# START OF Excerpt

On Thu, 13 Nov 2008, Linus Torvalds wrote:
Before:
[torvalds@nehalem linux]$ /usr/bin/time git diff > /dev/null
0.03user 0.04system 0:00.07elapsed 100%CPU (0avgtext+0avgdata 0maxresident)k
After:
0.02user 0.07system 0:00.04elapsed 243%CPU (0avgtext+0avgdata 0maxresident)k
0inputs+0outputs (0major+2241minor)pagefaults 0swaps
ie it actually did cut elapsed time from 7 hundredths of a second to just
4. And the CPU usage went from 100% to 243%. Ooooh. Magic.
But it's still hacky as hell. Who has NFS? Can you do the same thing over
NFS and test it? I'm not going to set up NFS to test this, and as I
suspected, on a local disk, the cold-cache case makes no difference
what-so-ever, because whatever seek optimizations can be done are still
totally irrelevant.

# END OF Excerpt
# START OF Rows

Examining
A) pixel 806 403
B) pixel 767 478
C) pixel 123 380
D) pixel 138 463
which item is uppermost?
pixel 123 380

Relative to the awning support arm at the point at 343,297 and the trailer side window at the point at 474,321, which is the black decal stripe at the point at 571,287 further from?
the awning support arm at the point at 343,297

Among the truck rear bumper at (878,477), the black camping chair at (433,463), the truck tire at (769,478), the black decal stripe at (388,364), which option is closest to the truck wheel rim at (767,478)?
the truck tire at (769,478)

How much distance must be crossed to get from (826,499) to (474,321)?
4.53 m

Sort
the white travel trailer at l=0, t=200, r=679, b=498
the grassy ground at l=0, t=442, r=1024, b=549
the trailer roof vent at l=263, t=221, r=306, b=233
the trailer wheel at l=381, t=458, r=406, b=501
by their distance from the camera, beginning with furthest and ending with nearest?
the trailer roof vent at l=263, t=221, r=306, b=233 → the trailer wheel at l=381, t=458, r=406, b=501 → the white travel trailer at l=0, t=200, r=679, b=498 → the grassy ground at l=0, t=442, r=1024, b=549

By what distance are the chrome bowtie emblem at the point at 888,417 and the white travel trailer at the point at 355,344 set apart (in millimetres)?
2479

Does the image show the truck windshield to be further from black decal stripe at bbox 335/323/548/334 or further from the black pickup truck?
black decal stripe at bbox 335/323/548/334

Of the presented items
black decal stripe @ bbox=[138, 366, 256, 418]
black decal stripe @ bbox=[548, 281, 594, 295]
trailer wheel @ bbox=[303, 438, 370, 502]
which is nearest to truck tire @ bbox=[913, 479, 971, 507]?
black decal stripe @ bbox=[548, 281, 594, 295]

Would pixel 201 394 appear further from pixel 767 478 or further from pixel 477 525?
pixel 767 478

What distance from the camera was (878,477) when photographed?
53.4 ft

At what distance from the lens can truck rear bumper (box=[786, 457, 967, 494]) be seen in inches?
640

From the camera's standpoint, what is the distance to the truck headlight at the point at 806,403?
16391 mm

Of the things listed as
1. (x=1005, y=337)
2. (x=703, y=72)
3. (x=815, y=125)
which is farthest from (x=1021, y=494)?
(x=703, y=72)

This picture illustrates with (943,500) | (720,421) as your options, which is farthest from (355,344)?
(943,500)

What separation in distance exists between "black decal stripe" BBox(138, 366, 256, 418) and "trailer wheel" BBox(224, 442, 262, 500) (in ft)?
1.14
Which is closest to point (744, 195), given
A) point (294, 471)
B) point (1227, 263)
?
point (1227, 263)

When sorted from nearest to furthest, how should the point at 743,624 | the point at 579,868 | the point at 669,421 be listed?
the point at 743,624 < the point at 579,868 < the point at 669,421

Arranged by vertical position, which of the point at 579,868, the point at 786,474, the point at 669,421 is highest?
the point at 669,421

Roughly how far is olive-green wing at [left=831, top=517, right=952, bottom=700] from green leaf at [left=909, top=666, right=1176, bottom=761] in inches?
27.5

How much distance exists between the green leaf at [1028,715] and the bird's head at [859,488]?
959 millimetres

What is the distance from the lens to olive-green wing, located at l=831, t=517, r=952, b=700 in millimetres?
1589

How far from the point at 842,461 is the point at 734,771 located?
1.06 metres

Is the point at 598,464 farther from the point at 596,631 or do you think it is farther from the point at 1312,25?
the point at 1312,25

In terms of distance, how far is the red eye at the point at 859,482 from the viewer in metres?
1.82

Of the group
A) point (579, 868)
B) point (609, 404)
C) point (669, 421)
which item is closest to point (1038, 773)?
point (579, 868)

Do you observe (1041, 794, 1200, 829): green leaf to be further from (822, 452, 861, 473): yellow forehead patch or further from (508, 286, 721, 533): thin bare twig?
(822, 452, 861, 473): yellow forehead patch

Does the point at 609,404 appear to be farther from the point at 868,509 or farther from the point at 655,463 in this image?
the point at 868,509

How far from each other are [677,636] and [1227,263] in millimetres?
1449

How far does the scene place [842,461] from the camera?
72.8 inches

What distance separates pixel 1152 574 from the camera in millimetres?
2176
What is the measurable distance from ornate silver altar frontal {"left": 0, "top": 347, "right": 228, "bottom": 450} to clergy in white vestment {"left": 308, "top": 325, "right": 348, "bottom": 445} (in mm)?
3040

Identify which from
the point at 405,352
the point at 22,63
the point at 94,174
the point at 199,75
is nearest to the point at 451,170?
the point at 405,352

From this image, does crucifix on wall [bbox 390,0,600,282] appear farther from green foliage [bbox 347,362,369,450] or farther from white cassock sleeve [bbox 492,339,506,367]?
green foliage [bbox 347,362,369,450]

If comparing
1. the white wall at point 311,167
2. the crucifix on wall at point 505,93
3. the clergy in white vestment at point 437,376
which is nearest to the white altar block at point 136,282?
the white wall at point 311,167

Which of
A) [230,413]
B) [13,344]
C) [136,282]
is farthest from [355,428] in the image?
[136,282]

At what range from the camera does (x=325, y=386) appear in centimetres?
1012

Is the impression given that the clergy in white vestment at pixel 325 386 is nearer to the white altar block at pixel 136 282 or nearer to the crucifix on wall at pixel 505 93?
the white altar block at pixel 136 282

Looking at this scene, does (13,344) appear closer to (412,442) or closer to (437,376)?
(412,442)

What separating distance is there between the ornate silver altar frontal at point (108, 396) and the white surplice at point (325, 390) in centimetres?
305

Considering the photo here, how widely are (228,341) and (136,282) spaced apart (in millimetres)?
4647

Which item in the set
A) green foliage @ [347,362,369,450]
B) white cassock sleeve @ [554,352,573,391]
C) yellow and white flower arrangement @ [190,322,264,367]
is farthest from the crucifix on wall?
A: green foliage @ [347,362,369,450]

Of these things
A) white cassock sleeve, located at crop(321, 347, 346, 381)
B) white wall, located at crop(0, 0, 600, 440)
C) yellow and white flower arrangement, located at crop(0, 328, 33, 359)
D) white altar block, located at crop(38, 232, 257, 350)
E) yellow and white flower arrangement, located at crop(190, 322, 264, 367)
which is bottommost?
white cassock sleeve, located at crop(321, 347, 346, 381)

# END OF Rows

◆ Task instructions:
- a) Write out the message about git diff timing in full, word for word.
- b) Please report every line of the listing that contains the string "right". Case matters.
The message and the listing are unrelated to each other.

◆ Task-by-task outputs:
- a)
On Thu, 13 Nov 2008, Linus Torvalds wrote:
Before:
[torvalds@nehalem linux]$ /usr/bin/time git diff > /dev/null
0.03user 0.04system 0:00.07elapsed 100%CPU (0avgtext+0avgdata 0maxresident)k
After:
0.02user 0.07system 0:00.04elapsed 243%CPU (0avgtext+0avgdata 0maxresident)k
0inputs+0outputs (0major+2241minor)pagefaults 0swaps
ie it actually did cut elapsed time from 7 hundredths of a second to just
4. And the CPU usage went from 100% to 243%. Ooooh. Magic.
But it's still hacky as hell. Who has NFS? Can you do the same thing over
NFS and test it? I'm not going to set up NFS to test this, and as I
suspected, on a local disk, the cold-cache case makes no difference
what-so-ever, because whatever seek optimizations can be done are still
totally irrelevant.

- b)
Roughly how far is olive-green wing at [left=831, top=517, right=952, bottom=700] from green leaf at [left=909, top=666, right=1176, bottom=761] in inches?
What is the measurable distance from ornate silver altar frontal {"left": 0, "top": 347, "right": 228, "bottom": 450} to clergy in white vestment {"left": 308, "top": 325, "right": 348, "bottom": 445} (in mm)?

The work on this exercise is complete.